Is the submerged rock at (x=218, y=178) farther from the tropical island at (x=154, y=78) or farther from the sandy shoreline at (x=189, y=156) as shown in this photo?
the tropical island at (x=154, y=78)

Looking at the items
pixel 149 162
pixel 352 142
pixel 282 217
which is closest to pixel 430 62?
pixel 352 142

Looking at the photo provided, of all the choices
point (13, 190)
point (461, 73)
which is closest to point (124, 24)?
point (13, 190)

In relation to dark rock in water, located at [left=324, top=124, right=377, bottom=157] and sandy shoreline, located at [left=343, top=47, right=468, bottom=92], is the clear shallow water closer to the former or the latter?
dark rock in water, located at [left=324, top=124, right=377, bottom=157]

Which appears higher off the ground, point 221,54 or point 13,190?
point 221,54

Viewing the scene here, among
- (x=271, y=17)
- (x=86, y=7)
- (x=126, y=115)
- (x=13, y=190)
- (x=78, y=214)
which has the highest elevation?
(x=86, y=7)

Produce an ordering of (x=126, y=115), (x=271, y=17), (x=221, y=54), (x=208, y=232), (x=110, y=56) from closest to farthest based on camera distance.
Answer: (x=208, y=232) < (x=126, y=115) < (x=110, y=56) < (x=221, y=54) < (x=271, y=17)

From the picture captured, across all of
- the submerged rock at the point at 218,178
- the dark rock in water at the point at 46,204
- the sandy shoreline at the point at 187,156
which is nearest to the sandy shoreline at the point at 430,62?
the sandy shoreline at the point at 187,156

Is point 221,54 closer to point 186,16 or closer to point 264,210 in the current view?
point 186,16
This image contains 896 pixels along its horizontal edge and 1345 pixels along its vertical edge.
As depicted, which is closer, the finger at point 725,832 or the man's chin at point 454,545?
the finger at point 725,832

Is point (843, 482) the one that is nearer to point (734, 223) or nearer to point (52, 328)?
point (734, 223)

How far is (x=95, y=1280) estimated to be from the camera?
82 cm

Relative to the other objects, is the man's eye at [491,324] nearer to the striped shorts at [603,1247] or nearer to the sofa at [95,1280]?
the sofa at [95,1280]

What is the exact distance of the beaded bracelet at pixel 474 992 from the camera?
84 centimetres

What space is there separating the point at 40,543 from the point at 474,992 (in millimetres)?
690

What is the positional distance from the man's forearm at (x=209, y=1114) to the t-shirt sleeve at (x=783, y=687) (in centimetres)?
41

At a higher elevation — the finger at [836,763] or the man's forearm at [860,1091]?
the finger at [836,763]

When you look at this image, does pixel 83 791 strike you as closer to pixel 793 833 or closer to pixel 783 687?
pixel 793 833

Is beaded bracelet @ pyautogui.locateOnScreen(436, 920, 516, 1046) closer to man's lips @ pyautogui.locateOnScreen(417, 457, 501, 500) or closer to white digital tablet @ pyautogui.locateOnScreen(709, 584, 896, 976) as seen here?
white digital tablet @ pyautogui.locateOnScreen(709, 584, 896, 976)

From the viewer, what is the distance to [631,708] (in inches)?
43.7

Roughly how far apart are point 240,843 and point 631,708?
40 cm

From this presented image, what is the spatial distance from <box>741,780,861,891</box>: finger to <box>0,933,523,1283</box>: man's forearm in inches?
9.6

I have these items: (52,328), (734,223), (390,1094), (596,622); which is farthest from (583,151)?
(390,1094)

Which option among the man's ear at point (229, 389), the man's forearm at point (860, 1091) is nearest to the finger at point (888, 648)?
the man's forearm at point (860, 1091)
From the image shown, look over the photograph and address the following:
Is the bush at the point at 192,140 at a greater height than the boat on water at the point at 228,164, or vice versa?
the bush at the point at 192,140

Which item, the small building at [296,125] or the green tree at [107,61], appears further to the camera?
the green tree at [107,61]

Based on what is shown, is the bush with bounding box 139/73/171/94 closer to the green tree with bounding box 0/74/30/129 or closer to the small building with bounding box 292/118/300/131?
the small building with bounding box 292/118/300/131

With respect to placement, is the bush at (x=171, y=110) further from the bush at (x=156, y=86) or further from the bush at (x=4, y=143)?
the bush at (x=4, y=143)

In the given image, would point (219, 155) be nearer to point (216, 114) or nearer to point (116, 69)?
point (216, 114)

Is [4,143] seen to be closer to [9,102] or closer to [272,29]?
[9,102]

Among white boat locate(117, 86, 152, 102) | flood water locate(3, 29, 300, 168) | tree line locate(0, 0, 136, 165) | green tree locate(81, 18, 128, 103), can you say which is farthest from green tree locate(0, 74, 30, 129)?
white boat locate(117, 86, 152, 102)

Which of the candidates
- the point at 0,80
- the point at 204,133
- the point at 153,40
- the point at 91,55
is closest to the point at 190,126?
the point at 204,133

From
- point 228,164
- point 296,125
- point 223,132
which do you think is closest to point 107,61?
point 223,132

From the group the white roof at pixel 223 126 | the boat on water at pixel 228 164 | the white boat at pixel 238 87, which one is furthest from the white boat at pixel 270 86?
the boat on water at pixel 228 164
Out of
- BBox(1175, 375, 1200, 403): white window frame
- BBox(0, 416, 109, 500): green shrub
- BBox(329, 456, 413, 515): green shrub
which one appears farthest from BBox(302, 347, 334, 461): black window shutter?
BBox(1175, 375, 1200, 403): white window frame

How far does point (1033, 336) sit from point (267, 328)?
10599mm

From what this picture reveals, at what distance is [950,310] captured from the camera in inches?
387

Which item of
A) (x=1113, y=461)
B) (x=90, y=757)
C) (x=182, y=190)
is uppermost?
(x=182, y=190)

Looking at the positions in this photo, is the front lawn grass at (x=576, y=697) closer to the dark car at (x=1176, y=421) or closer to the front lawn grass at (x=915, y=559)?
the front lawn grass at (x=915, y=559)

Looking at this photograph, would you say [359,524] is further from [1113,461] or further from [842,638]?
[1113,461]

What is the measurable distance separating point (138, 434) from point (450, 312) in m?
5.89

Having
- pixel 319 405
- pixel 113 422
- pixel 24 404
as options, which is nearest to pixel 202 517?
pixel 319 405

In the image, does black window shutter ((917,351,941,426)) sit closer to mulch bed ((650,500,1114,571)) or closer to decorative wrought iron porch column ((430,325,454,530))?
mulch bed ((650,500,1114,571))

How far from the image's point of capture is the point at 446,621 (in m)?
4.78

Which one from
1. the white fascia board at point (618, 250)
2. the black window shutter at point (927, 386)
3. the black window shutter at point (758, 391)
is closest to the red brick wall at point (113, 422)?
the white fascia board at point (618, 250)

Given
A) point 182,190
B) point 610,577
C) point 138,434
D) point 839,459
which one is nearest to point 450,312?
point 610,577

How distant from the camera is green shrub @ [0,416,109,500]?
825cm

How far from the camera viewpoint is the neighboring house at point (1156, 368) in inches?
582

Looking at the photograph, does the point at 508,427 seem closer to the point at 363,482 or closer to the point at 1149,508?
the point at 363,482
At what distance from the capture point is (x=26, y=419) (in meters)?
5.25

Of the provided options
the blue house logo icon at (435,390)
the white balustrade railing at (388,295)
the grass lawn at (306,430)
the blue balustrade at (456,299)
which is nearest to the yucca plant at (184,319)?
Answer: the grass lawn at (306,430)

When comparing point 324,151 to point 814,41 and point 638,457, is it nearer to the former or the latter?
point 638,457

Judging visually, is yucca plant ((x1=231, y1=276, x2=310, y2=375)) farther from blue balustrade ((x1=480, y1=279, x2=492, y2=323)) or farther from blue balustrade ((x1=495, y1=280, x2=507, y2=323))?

-- -- --

◆ **Exercise requirements**:
Retype every entry word for word.

◆ **Task result**:
Is the submerged rock at (x=218, y=178) farther from the tropical island at (x=154, y=78) or farther from the sandy shoreline at (x=189, y=156) as shown in this photo?
the tropical island at (x=154, y=78)

Looking at the items
pixel 149 162
pixel 352 142
pixel 282 217
which is closest to pixel 430 62?
pixel 352 142

Looking at the photo provided, of all the choices
point (13, 190)
point (461, 73)
which is closest to point (124, 24)?
point (13, 190)

In relation to dark rock in water, located at [left=324, top=124, right=377, bottom=157] and sandy shoreline, located at [left=343, top=47, right=468, bottom=92], is the clear shallow water closer to the former or the latter?
dark rock in water, located at [left=324, top=124, right=377, bottom=157]

Which appears higher off the ground, point 221,54 or point 13,190?
point 221,54

Viewing the scene here, among
- (x=271, y=17)
- (x=86, y=7)
- (x=126, y=115)
- (x=13, y=190)
- (x=78, y=214)
which has the highest elevation?
(x=86, y=7)

Produce an ordering of (x=126, y=115), (x=271, y=17), (x=221, y=54), (x=208, y=232), (x=110, y=56) from closest to farthest based on camera distance.
Answer: (x=208, y=232) < (x=126, y=115) < (x=110, y=56) < (x=221, y=54) < (x=271, y=17)

From the picture captured, across all of
- the submerged rock at the point at 218,178
- the dark rock in water at the point at 46,204
- the sandy shoreline at the point at 187,156
which is nearest to the sandy shoreline at the point at 430,62?
the sandy shoreline at the point at 187,156

Is point 221,54 closer to point 186,16 or closer to point 264,210 in the current view?
point 186,16
This image contains 896 pixels along its horizontal edge and 1345 pixels along its vertical edge.
As depicted, which is closer, the finger at point 725,832 or the man's chin at point 454,545?
the finger at point 725,832

Is point (843, 482) the one that is nearer to point (734, 223) or nearer to point (52, 328)?
point (734, 223)

How far is (x=95, y=1280) estimated to be from the camera?
82 cm

Relative to the other objects, is the man's eye at [491,324] nearer to the striped shorts at [603,1247] or nearer to the sofa at [95,1280]?
the sofa at [95,1280]

What is the exact distance of the beaded bracelet at pixel 474 992 from the camera?
84 centimetres

What space is there separating the point at 40,543 from the point at 474,992 (in millimetres)?
690

What is the positional distance from the man's forearm at (x=209, y=1114) to the t-shirt sleeve at (x=783, y=687) (in centimetres)?
41

At a higher elevation — the finger at [836,763] or the man's forearm at [860,1091]?
the finger at [836,763]

When you look at this image, does pixel 83 791 strike you as closer to pixel 793 833 or closer to pixel 783 687?
pixel 793 833

Is beaded bracelet @ pyautogui.locateOnScreen(436, 920, 516, 1046) closer to man's lips @ pyautogui.locateOnScreen(417, 457, 501, 500) or closer to white digital tablet @ pyautogui.locateOnScreen(709, 584, 896, 976) as seen here?
white digital tablet @ pyautogui.locateOnScreen(709, 584, 896, 976)

From the viewer, what is the distance to [631,708] (in inches)?
43.7

Roughly how far apart are point 240,843 and point 631,708?
40 cm

From this presented image, what is the spatial distance from <box>741,780,861,891</box>: finger to <box>0,933,523,1283</box>: man's forearm in inches?
9.6

I have these items: (52,328), (734,223), (390,1094), (596,622); which is farthest from (583,151)?
(390,1094)

Which option among the man's ear at point (229, 389), the man's forearm at point (860, 1091) is nearest to the finger at point (888, 648)?
the man's forearm at point (860, 1091)
From the image shown, look over the photograph and address the following:
Is the bush at the point at 192,140 at a greater height than the boat on water at the point at 228,164, or vice versa?
the bush at the point at 192,140

Which item, the small building at [296,125] or the green tree at [107,61], appears further to the camera?
the green tree at [107,61]

Based on what is shown, is the bush with bounding box 139/73/171/94 closer to the green tree with bounding box 0/74/30/129 or closer to the small building with bounding box 292/118/300/131?
the small building with bounding box 292/118/300/131

With respect to placement, is the bush at (x=171, y=110) further from the bush at (x=156, y=86) or further from the bush at (x=4, y=143)?
the bush at (x=4, y=143)

In the given image, would point (219, 155) be nearer to point (216, 114) or nearer to point (116, 69)?
point (216, 114)

Is [4,143] seen to be closer to [9,102] or closer to [272,29]?
[9,102]

Among white boat locate(117, 86, 152, 102) | flood water locate(3, 29, 300, 168) | tree line locate(0, 0, 136, 165) | green tree locate(81, 18, 128, 103), can you say which is farthest from green tree locate(0, 74, 30, 129)?
white boat locate(117, 86, 152, 102)

Which of the candidates
- the point at 0,80
- the point at 204,133
- the point at 153,40
- the point at 91,55
is closest to the point at 190,126?
the point at 204,133

From
- point 228,164
- point 296,125
- point 223,132
which do you think is closest to point 107,61?
point 223,132

From the group the white roof at pixel 223 126 | the boat on water at pixel 228 164 | the white boat at pixel 238 87, which one is furthest from the white boat at pixel 270 86?
the boat on water at pixel 228 164
Out of
- BBox(1175, 375, 1200, 403): white window frame
- BBox(0, 416, 109, 500): green shrub
- BBox(329, 456, 413, 515): green shrub
which one appears farthest from BBox(302, 347, 334, 461): black window shutter?
BBox(1175, 375, 1200, 403): white window frame

How far does point (1033, 336) sit from point (267, 328)?
10599mm

From what this picture reveals, at what distance is [950,310] captured from the camera in inches?
387

Which item of
A) (x=1113, y=461)
B) (x=90, y=757)
C) (x=182, y=190)
is uppermost?
(x=182, y=190)

Looking at the positions in this photo, is the front lawn grass at (x=576, y=697) closer to the dark car at (x=1176, y=421) or closer to the front lawn grass at (x=915, y=559)?
the front lawn grass at (x=915, y=559)

Looking at this photograph, would you say [359,524] is further from [1113,461] or further from [842,638]?
[1113,461]

What is the measurable distance separating point (138, 434) from point (450, 312) in m?
5.89

Having
- pixel 319 405
- pixel 113 422
- pixel 24 404
as options, which is nearest to pixel 202 517?
pixel 319 405

In the image, does black window shutter ((917,351,941,426)) sit closer to mulch bed ((650,500,1114,571)) or closer to decorative wrought iron porch column ((430,325,454,530))?
mulch bed ((650,500,1114,571))

How far from the image's point of capture is the point at 446,621 (in m)?
4.78

Which one from
1. the white fascia board at point (618, 250)
2. the black window shutter at point (927, 386)
3. the black window shutter at point (758, 391)
is closest to the red brick wall at point (113, 422)?
the white fascia board at point (618, 250)

Given
A) point 182,190
B) point 610,577
C) point 138,434
D) point 839,459
which one is nearest to point 450,312?
point 610,577

How distant from the camera is green shrub @ [0,416,109,500]?
825cm

How far from the camera viewpoint is the neighboring house at point (1156, 368) in inches?
582

Looking at the photograph, does the point at 508,427 seem closer to the point at 363,482 or closer to the point at 1149,508?
the point at 363,482
At what distance from the capture point is (x=26, y=419) (in meters)?
5.25

Of the provided options
the blue house logo icon at (435,390)
the white balustrade railing at (388,295)
the grass lawn at (306,430)
the blue balustrade at (456,299)
which is nearest to the yucca plant at (184,319)?
Answer: the grass lawn at (306,430)

When comparing point 324,151 to point 814,41 and point 638,457, is it nearer to the former or the latter?
point 638,457

Judging visually, is yucca plant ((x1=231, y1=276, x2=310, y2=375)) farther from blue balustrade ((x1=480, y1=279, x2=492, y2=323)) or farther from blue balustrade ((x1=495, y1=280, x2=507, y2=323))?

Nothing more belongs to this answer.